→ **Extrait**
_ _ _ _ _ _ _

Projet Bivouac – Esteban García de la Mata

Bivouac #2

Près du lac Léman, dans le parc qui entoure l’Organisation mondiale du commerce, une petite tente attire l’attention par sa couleur vive. Elle marque l’espace comme un signal, un détail presque déplacé — signe que les routines quotidiennes et l’ordre officiel cohabitent avec des formes d’habitation plus fragiles. À première vue, on pourrait la confondre avec une publicité : les arbres derrière elle rappellent le fond d’écran d’un ordinateur. Pourtant, elle témoigne simplement d’une nuit passée ici, faute d’autre lieu où dormir.


Bivouac #4

Dans un recoin du parc, légèrement en retrait des chemins, une tente se dresse sous une bâche improvisée, pensée pour durer un peu plus que la nuit. Son emplacement, choisi à distance des regards, révèle une installation précaire mais réfléchie. Chaque pli du tissu, chaque attache, témoigne d’une adaptation silencieuse au terrain, à la lumière, aux passages humains. Rien ici n’affirme ni ne cherche à interpeller : seulement la trace d’une présence qui s’organise discrètement, à la limite du visible.


Bivouac #6

À l’écart des allées, une tente effondrée repose dans l’herbe, amas de toile plutôt qu’abri habitable. La matière est humide, les arceaux pliés : l’usage demeure lisible, mais la fonction de repos est compromise. Souvent montés la nuit puis repliés à l’aube, ces dispositifs cherchent à réduire l’exposition — une économie du provisoire entre apparaître et s’effacer. Ici, la forme affaissée atteste d’une adaptation contrainte : exister sans être vu, demeurer présent dans le seuil du visible.

_ _ _ _ _ _ _

Recopiez mot pour mot le passage du texte sur les tentes du parc, en partant de « Dans un recoin » et en allant jusqu'à « limite du visible. » inclus.

_ _ _ _ _ _ _

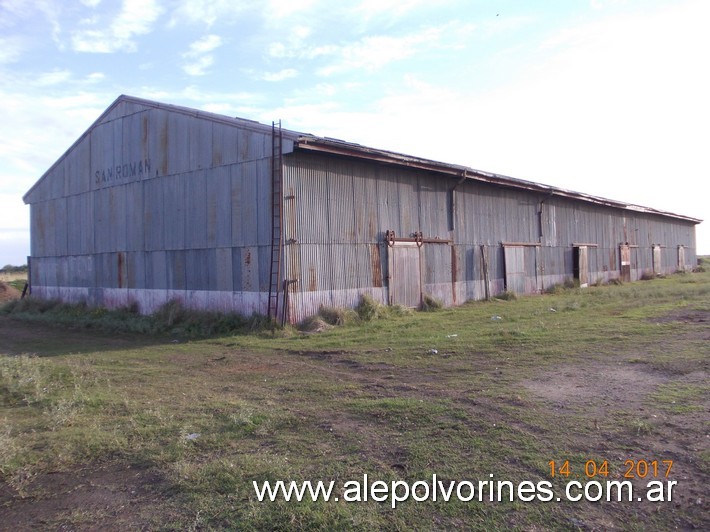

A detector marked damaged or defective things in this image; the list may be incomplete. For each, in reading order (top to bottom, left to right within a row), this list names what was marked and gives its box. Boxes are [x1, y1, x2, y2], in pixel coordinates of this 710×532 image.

rusty metal door [390, 242, 422, 308]
rusty metal door [504, 246, 524, 294]
rusty metal door [576, 247, 592, 288]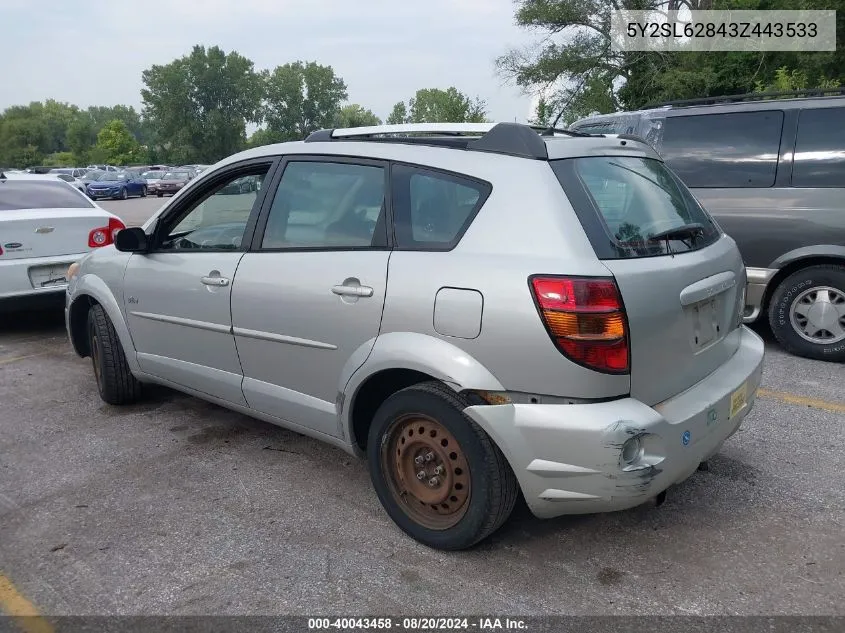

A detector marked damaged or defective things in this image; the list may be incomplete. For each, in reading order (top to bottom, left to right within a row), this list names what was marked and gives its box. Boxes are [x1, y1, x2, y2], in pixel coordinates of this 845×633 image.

rusty steel wheel [380, 412, 472, 524]
damaged rear bumper [462, 326, 764, 520]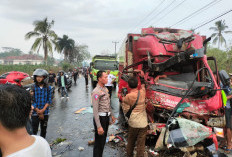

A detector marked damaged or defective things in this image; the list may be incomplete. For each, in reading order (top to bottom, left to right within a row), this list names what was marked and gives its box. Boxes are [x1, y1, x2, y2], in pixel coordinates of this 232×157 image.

crushed truck cab [118, 27, 224, 152]
wrecked red truck [118, 27, 225, 153]
shattered glass [167, 118, 212, 148]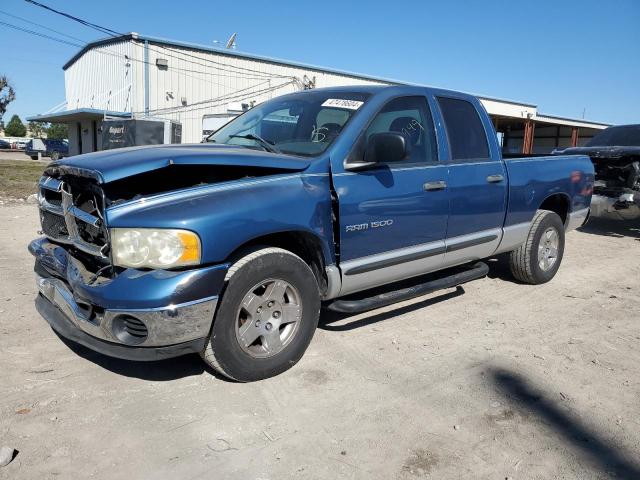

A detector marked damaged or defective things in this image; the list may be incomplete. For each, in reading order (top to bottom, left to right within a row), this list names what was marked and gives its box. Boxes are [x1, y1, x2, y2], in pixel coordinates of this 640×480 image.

damaged front bumper [30, 236, 230, 360]
cracked headlight [110, 228, 200, 268]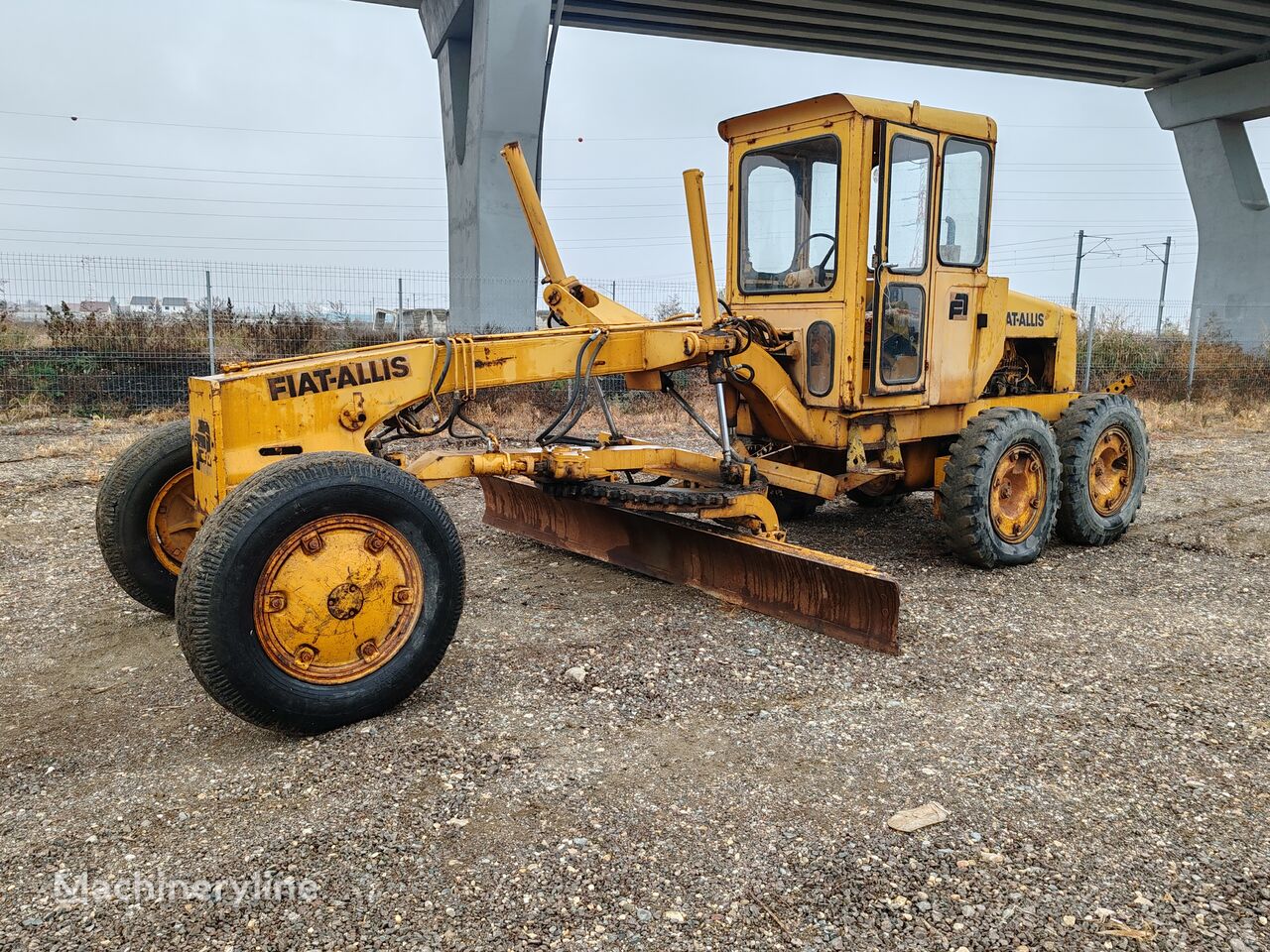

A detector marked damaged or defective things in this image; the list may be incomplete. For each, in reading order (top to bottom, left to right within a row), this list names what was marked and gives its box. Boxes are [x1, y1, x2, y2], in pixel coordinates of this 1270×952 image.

rust on blade [477, 477, 904, 654]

_ _ _ _ _ _ _

→ **Réponse attendue**
Dans un recoin du parc, légèrement en retrait des chemins, une tente se dresse sous une bâche improvisée, pensée pour durer un peu plus que la nuit. Son emplacement, choisi à distance des regards, révèle une installation précaire mais réfléchie. Chaque pli du tissu, chaque attache, témoigne d’une adaptation silencieuse au terrain, à la lumière, aux passages humains. Rien ici n’affirme ni ne cherche à interpeller : seulement la trace d’une présence qui s’organise discrètement, à la limite du visible.